La Cour de cassation a rendu son verdict ce mardi 2 septembre 2025 dans l’affaire opposant le ministère public à Constant Mutamba Tungunga, ancien ministre d’État, ministre de la Justice et garde des sceaux de la République démocratique du Congo.
L’opposant a été condamné à trois ans de travaux forcés, assortis de peines complémentaires d’inéligibilité et de non accès aux fonctions publiques pour une durée de cinq ans après l’exécution de sa peine.
Une condamnation suivie de près par l’opinion
Le procès, tenu dans les installations de la Cour de cassation à Kinshasa, a retenu l’attention de l’opinion publique et politique.
Autour de la commune de la Gombe, un dispositif sécuritaire renforcé a été déployé, traduisant la sensibilité de ce dossier.
Dès l’énoncé du verdict, Constant Mutamba a été conduit à la prison centrale de Makala pour purger sa peine.
Les faits reprochés à l’ancien garde des sceaux
L’affaire concernait le détournement présumé de 19 millions de dollars américains alloués à la construction d’une prison à Kisangani, chef-lieu de la province de la Tshopo.
La Cour a estimé que Constant Mutamba avait agi en violation des procédures établies et retenu contre lui une intention frauduleuse dans l’attribution du marché à la société Zion Construction.
Selon le président de la Cour, l’ancien ministre avait cherché à favoriser cette entreprise en dehors des normes, qualifiant ce marché de « contrat ordinaire » ne nécessitant pas les irrégularités constatées.
Des incidents avant le verdict
La journée du verdict a été précédée d’événements marqués par des tensions.
Des forces de sécurité ont encerclé la résidence de l’accusé, procédant à des tirs de sommation pour disperser la foule venue soutenir l’ancien ministre.
Placé en résidence surveillée, Constant Mutamba a ensuite été conduit sous escorte jusqu’à la Cour, empêchant ses partisans de lui manifester leur soutien, comme cela avait été le cas lors des précédentes audiences.

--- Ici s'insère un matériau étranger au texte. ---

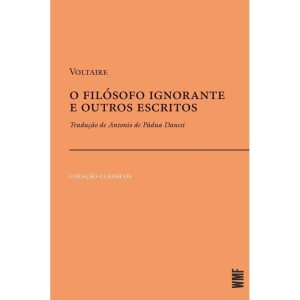 O FILÓSOFO IGNORANTE E OUTROS ESCRITOS - WMF MARTINS FONTES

Réactions et controverses autour du procès
Du côté de la défense, les avocats de Constant Mutamba ont dénoncé une justice malade, affirmant que leur client faisait l’objet d’un procès politique visant à l’écarter de la scène politique, au regard de ses ambitions.
Plusieurs observateurs estiment que la rapidité avec laquelle l’affaire a été traitée pourrait accréditer cette thèse, renforçant ainsi les débats sur l’indépendance de la justice en RDC.
Une affaire qui laisse des traces
Avec cette condamnation, Constant Mutamba perd non seulement sa liberté pour trois ans, mais également ses droits civiques et politiques pour une durée de cinq ans après sa libération.
L’ancien ministre, qui s’était illustré par des prises de position audacieuses en faveur d’une justice réformée, voit ainsi son avenir politique compromis.
Cette affaire, qui a suscité des réactions partagées au sein de la population congolaise, illustre une nouvelle fois la sensibilité des procès impliquant des personnalités politiques de premier plan.
Elle relance par ailleurs le débat sur la crédibilité et l’indépendance du système judiciaire dans un contexte où la lutte contre la corruption et les détournements de fonds publics reste une priorité nationale.